> Passage:
+-------+
Varieties of Bioethics

As the field has developed, it has become clear that because of the range of diversity of bioethics issues, more than one methodology is needed; by the same token, no single discipline can claim a commanding role. At least four general areas of inquiry can be distinguished, even though in practice they often overlap and cannot clearly be separated.

THEORETICAL BIOETHICS. Theoretical bioethics deals with the intellectual foundations of the field. What are its moral roots and what ethical warrant can be found for the moral judgments made in the name of bioethics? Part of the debate turns on whether its foundations should be looked for within the practices and traditions of the life sciences, or whether they have philosophical or theological starting points. Philosophers and theologians have a central place in this enterprise, but draw strongly upon the history and practices of the life sciences to grasp the aims and developments of these fields.

CLINICAL ETHICS. Clinical ethics refers to the day-to-day moral decision making of those caring for patients. Because of that context, it typically focuses on the individual case, seeking to determine what is to be done here and now with a patient. Should a respirator be turned off? Is this patient competent to make a decision? Should the full truth be disclosed to a fearful cancer patient? Individual cases often give rise to great medical and moral uncertainty, and they evoke powerful emotions among those with a role in the decisions. Decision-making procedures, as well as the melding of theory and practice—what Aristotle called "practical reason"—come sharply into play. It is the concreteness of the judgment that is central here: What is to be done for this patient at this time? The experience of practicing physicians, other healthcare workers, and patients themselves takes a prominent place, yet on occasion can require a collaborative interplay with those trained more specifically in ethics.

REGULATORY AND POLICY BIOETHICS. The aim of regulatory and policy bioethics is to fashion legal or clinical rules and procedures designed to apply to types of cases or general practices; this area of bioethics does not focus on individual cases. The effort in the early 1970s to fashion a new legal definition of clinical death (from a heart-lung to a brain-death definition), the development of guidelines for the use of human subjects in medical research, and hospital rules for do-not-resuscitate (DNR) orders are examples of regulatory ethics. It can also encompass policies designed to allocate scarce healthcare resources or to protect the environment. Regulatory ethics ordinarily seeks laws, rules, policies, and regulations that will command a wide consensus, and its aim is practical rather than theoretical. The law and the policy sciences are highly important in this kind of bioethics work; but it also requires a rich, ongoing dialogue among those concerned with theoretical bioethics, on the one hand, and clinical ethics and political realities, on the other. Regulatory bioethics seeks legal and policy solutions to pressing societal problems that are ethically defensible and clinically sensible and feasible.
+-------+
> Record set:

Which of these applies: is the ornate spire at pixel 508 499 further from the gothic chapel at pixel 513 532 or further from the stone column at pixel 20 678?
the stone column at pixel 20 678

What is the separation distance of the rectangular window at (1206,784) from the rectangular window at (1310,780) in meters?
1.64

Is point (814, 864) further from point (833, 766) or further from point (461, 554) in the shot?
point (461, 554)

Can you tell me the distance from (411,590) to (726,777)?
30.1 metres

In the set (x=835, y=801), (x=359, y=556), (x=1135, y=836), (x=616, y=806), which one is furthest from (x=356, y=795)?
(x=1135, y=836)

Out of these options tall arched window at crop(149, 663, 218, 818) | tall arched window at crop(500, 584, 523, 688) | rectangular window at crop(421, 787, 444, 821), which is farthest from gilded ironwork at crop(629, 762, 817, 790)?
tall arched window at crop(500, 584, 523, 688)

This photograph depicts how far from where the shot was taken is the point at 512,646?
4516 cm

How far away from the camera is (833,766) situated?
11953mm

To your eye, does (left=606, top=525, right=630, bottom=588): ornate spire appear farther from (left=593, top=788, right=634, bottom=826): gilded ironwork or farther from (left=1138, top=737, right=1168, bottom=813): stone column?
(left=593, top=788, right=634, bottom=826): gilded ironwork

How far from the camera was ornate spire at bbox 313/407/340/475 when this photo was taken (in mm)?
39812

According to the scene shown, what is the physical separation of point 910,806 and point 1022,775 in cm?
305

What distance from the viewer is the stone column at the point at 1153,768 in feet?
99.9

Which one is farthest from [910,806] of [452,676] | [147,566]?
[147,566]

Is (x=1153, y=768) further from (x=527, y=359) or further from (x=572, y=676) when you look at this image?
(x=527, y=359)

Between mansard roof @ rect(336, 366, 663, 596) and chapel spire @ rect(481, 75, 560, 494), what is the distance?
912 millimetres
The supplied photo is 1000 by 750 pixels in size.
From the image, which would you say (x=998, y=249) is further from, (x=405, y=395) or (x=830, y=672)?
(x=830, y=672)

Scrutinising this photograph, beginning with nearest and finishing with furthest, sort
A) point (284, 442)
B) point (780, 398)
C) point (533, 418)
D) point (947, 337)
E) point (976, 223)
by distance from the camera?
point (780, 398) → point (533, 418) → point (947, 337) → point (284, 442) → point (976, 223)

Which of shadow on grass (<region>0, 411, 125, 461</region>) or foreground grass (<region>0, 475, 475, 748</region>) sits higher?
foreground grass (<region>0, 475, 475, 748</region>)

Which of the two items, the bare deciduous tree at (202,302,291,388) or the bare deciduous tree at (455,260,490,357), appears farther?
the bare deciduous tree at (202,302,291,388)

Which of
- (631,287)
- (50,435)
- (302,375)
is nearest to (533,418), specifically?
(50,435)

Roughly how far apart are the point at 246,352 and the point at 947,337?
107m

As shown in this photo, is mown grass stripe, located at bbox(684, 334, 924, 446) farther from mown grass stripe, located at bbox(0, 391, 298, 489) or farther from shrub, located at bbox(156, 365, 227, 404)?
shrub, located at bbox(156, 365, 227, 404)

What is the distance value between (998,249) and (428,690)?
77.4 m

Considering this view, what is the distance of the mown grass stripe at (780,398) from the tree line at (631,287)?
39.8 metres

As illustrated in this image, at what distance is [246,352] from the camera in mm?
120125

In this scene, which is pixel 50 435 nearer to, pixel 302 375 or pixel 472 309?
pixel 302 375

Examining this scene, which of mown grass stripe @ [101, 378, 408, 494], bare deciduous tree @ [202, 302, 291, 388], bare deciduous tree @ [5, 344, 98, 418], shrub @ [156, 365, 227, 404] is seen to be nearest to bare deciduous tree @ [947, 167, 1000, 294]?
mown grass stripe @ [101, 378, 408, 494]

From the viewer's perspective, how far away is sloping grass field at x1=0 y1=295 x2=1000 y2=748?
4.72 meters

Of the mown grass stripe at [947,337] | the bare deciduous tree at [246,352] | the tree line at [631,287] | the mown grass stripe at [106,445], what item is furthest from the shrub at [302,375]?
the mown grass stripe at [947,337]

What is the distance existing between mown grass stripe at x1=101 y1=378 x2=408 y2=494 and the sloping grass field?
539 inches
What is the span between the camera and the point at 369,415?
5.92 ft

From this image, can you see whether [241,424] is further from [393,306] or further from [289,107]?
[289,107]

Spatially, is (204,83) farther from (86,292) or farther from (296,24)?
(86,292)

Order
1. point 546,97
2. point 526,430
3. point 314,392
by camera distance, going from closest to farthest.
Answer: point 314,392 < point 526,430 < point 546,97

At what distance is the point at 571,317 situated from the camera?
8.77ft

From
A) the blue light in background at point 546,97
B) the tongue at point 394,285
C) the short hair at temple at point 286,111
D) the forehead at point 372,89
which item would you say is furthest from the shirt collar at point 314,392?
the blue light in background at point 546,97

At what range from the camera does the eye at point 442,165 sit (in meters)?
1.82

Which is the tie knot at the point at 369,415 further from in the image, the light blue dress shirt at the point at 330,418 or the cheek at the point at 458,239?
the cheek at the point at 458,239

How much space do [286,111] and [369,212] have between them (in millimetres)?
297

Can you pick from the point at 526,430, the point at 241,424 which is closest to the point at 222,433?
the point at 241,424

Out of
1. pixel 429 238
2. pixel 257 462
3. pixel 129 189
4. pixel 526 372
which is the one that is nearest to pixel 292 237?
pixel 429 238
+-------+
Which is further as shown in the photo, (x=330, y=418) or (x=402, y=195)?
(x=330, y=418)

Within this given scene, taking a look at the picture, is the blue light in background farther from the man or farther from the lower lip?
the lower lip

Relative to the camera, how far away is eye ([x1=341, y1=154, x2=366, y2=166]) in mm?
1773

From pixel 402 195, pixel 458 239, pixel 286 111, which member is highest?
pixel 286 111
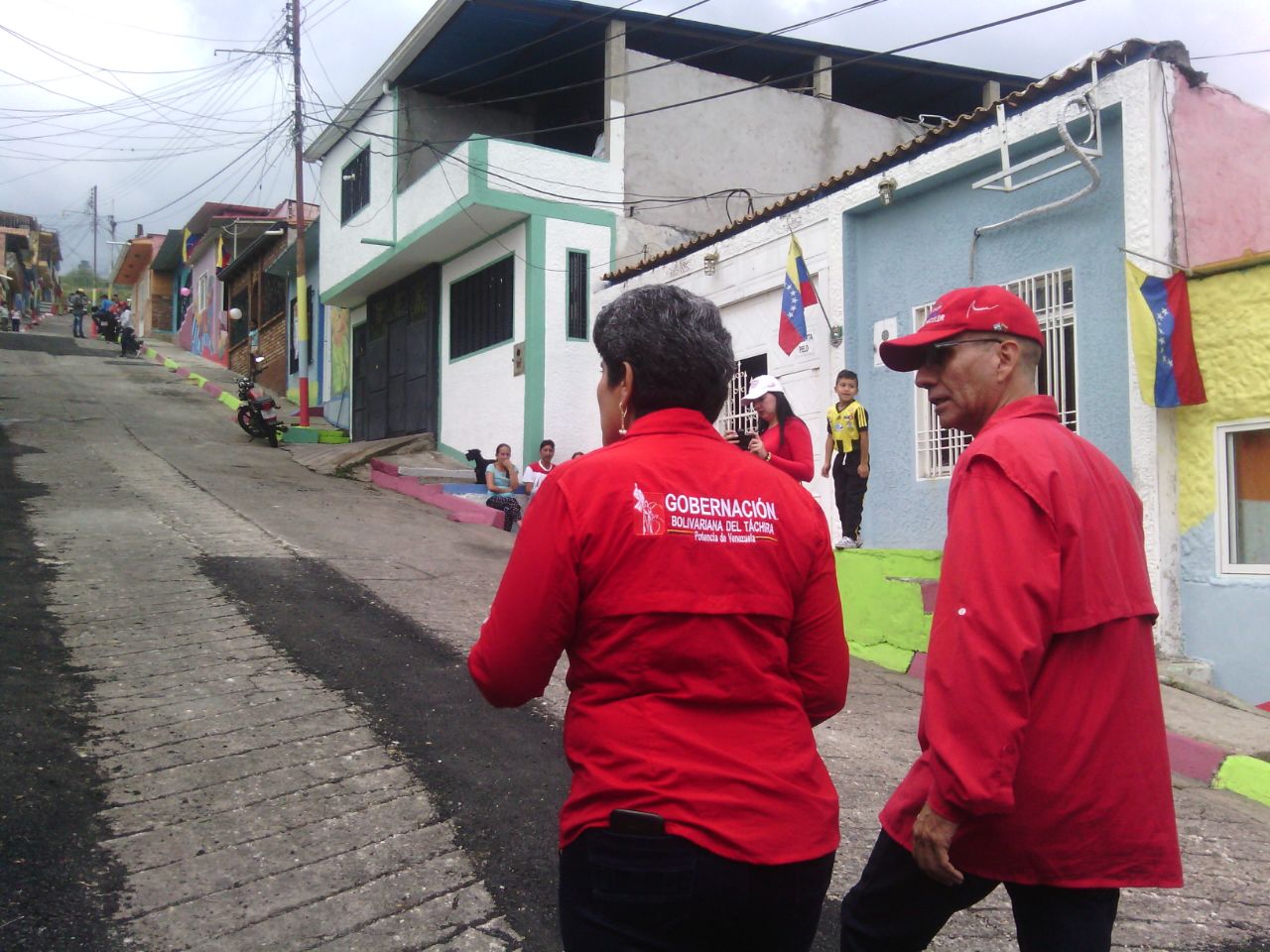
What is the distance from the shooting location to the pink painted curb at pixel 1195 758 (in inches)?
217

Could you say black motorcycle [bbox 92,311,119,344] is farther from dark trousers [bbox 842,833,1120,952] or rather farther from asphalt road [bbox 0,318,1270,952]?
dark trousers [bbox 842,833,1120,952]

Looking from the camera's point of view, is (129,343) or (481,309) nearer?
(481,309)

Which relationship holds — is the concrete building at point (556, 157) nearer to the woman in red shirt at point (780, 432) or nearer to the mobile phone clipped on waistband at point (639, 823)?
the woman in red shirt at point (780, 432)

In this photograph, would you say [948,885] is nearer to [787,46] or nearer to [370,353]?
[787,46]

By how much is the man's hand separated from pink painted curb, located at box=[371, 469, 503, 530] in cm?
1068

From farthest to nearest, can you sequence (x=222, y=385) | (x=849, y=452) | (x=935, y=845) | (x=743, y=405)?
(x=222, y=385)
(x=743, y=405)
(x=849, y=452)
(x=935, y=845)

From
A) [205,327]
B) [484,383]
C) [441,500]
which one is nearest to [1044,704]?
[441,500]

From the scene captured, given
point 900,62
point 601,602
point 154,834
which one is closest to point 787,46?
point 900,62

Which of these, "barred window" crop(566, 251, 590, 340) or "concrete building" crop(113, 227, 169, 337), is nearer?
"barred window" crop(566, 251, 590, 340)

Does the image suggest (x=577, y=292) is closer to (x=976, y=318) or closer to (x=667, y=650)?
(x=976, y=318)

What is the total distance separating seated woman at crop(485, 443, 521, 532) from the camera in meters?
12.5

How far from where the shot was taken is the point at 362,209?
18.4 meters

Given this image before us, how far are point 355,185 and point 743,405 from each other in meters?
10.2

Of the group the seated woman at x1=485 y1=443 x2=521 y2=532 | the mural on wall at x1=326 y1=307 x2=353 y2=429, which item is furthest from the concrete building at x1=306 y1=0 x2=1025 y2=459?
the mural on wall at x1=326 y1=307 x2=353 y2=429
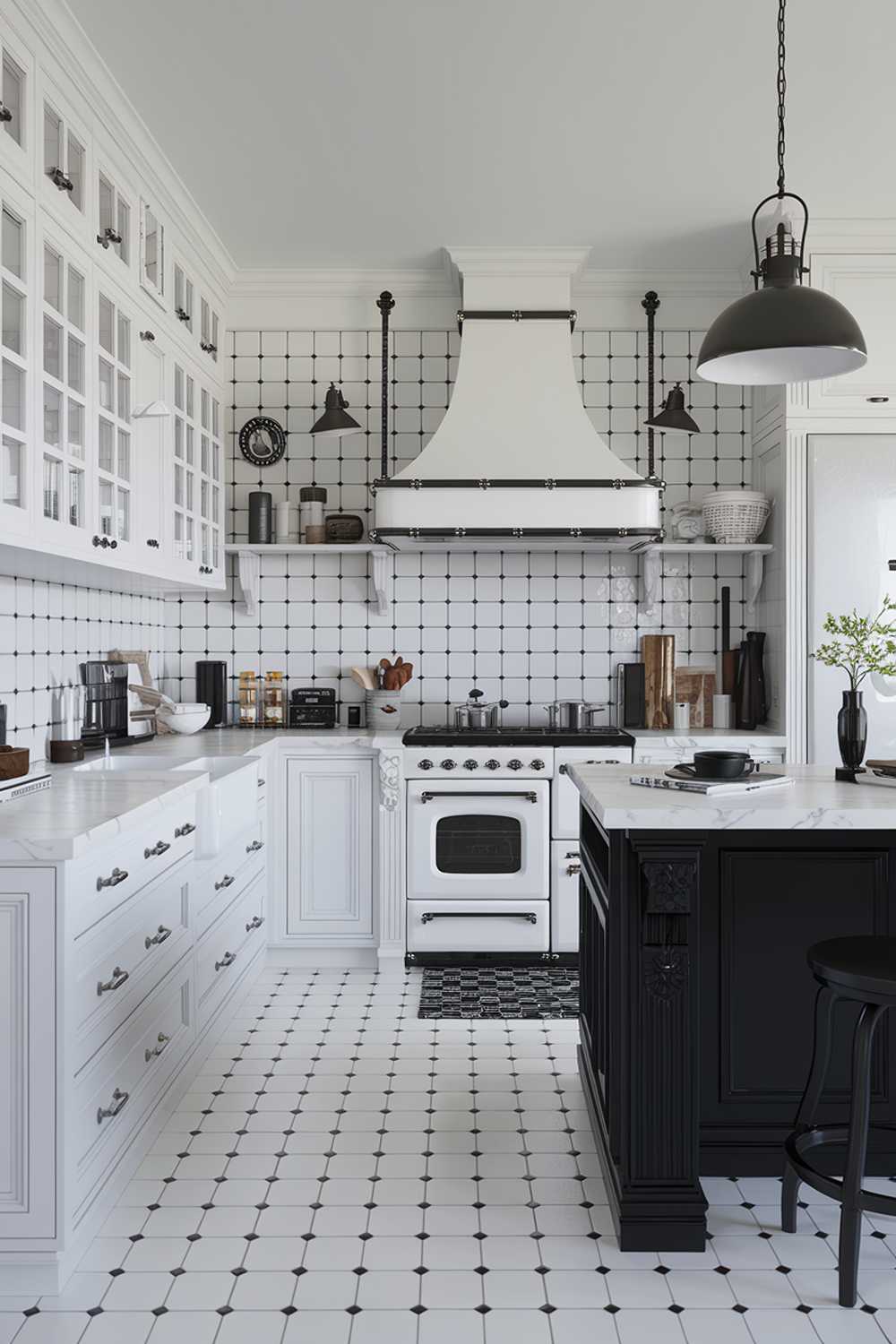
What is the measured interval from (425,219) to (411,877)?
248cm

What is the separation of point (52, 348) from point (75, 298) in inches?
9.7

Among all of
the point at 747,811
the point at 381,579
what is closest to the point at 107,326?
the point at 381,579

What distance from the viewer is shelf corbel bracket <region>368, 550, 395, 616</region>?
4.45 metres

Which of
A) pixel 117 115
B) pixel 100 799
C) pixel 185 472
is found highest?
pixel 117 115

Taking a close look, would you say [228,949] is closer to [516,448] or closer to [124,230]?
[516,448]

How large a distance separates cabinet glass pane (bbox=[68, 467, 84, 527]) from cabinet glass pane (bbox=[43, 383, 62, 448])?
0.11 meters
+-------+
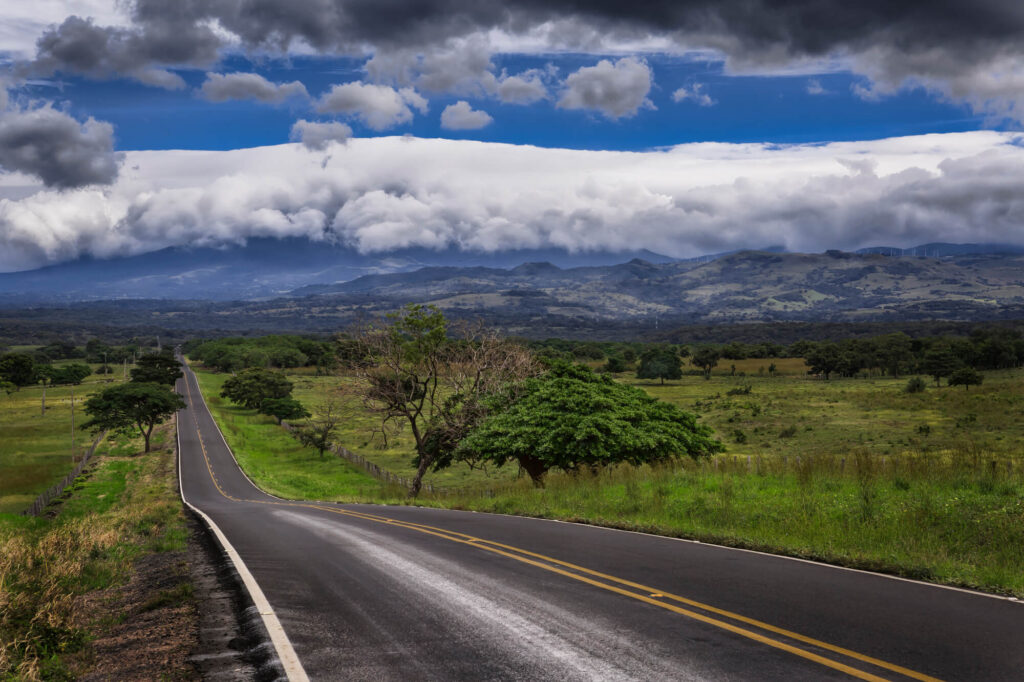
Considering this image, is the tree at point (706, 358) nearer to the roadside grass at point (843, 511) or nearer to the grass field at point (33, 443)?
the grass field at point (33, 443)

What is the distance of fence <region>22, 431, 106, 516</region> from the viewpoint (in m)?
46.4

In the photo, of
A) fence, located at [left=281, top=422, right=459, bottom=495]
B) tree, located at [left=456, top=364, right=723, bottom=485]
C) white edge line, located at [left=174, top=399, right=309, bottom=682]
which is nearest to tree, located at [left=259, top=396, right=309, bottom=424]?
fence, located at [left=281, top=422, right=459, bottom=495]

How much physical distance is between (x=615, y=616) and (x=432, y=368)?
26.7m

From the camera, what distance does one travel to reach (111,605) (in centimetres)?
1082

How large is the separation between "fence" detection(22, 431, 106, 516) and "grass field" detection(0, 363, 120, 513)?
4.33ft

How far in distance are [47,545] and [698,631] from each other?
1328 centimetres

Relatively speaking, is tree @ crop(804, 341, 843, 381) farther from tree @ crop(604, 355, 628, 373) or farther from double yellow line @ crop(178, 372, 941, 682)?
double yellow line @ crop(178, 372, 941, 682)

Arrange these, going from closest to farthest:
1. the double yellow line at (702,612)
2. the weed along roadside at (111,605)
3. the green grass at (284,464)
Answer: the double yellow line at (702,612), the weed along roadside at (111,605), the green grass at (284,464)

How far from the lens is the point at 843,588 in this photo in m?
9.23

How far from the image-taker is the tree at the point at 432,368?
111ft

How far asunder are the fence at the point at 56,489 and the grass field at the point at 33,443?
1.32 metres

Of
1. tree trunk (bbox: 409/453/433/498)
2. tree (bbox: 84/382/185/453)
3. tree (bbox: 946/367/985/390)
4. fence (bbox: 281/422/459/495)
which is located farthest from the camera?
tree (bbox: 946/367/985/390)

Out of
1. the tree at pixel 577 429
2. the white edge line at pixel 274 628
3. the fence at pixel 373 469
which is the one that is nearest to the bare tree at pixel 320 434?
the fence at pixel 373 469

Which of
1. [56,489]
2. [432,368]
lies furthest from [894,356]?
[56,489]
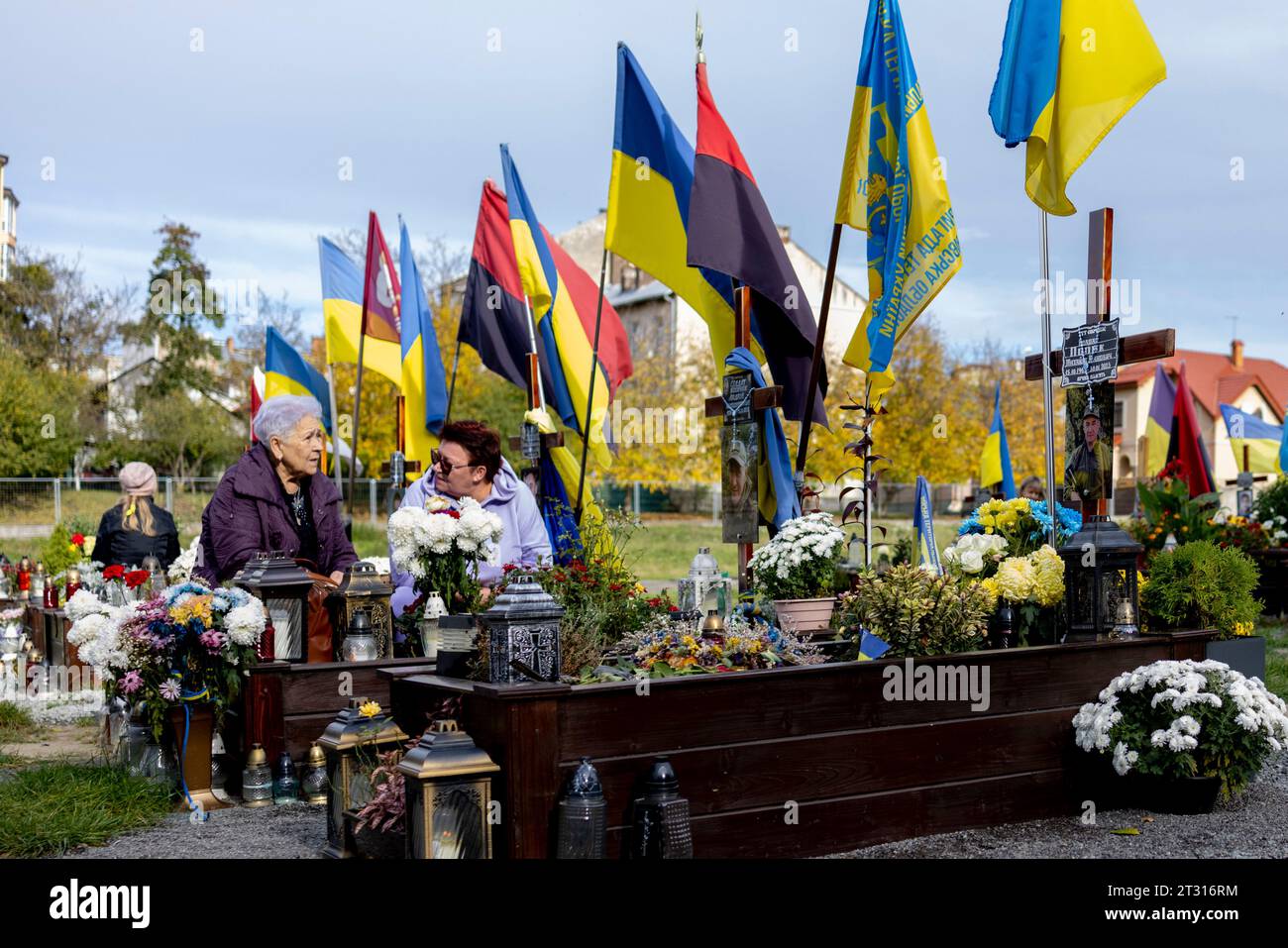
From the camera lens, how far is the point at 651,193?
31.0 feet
+-------+
> Study questions:
1. Rewrite the stretch of the bioethics text from "Varieties of Bioethics" through "clearly be separated.", replacing "methodology" with "approach".
2. In the bioethics text, list everything the sentence ending "are examples of regulatory ethics" gives as examples.

> Responses to the exercise:
1.
Varieties of Bioethics

As the field has developed, it has become clear that because of the range of diversity of bioethics issues, more than one approach is needed; by the same token, no single discipline can claim a commanding role. At least four general areas of inquiry can be distinguished, even though in practice they often overlap and cannot clearly be separated.

2.
- The effort in the early 1970s to fashion a new legal definition of clinical death (from a heart-lung to a brain-death definition)
- The development of guidelines for the use of human subjects in medical research
- Hospital rules for do-not-resuscitate (DNR) orders